Due to these factors, ED is feared by wind players as a career-ending condition. This can lead to the problem being acknowledged too late, resulting in delayed consultation with a medical expert and delayed treatment. This can also have an adverse effect on the prognosis, as early treatment generally has a positive impact on the outcome.

We are aware that the interpretation of these results must be undertaken cautiously, since a retrospective study is prone to recall bias. Other limitations of the study include the lack of objective symptom severity measurements and the fact that we were unable to establish an association between symptom severity and individual therapeutic strategies due to the retrospective nature of the study. However, this is so far the largest sample size comparing MHD and ED patients. Together, our present findings show that the reduced improvement in ED patients compared to MHD patients are likely due to the limited therapeutic options as well as the limited means for compensating for the disorder, since the sound production itself is impaired.

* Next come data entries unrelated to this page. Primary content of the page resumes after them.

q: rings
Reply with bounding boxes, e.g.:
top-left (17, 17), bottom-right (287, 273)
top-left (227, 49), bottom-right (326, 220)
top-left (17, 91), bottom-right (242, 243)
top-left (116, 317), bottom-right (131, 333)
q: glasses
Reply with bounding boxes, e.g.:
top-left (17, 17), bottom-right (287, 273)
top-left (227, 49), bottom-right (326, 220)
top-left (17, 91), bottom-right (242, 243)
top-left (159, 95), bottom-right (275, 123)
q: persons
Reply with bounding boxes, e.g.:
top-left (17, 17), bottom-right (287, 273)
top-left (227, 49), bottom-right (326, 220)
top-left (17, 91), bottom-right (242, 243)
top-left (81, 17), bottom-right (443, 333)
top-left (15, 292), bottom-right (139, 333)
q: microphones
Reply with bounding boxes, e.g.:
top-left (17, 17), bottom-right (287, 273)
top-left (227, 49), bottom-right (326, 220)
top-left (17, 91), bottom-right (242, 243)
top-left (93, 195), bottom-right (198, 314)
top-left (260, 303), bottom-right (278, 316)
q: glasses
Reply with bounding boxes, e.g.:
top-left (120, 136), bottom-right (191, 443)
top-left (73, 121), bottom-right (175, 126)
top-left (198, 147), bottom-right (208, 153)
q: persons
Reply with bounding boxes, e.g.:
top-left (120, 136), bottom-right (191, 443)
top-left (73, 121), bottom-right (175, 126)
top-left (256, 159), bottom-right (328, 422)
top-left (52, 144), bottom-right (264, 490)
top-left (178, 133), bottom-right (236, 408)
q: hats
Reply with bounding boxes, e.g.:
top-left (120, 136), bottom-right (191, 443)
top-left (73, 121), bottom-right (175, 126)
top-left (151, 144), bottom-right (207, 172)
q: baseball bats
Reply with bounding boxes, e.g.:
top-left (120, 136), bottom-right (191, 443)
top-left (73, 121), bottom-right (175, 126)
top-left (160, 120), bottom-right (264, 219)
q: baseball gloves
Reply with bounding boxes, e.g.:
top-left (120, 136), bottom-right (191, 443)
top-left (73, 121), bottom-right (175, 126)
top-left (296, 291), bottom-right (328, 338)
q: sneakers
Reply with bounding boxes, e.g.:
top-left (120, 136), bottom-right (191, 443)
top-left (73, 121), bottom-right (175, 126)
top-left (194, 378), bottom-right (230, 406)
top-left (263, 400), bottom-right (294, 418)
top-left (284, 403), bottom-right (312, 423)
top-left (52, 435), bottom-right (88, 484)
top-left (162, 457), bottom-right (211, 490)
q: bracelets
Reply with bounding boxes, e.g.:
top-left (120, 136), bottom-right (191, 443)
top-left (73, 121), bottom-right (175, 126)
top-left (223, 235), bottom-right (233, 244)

Thus, there is an urgent need for alternative therapeutic measures, especially for patients suffering from ED to improve their relatively poor prognosis; especially retraining programs should be developed especially for this movement disorder, as retraining therapy has been shown to be quite effective in other task specific dystonias in musicians [4]. Moreover, given the immense demands placed on wind players by the complex embouchure technique, which makes them particularly vulnerable to ED, the importance of prevention in the field of music education should be recognized and promoted even more strongly.

Competing Interests

The authors have no competing interests to declare.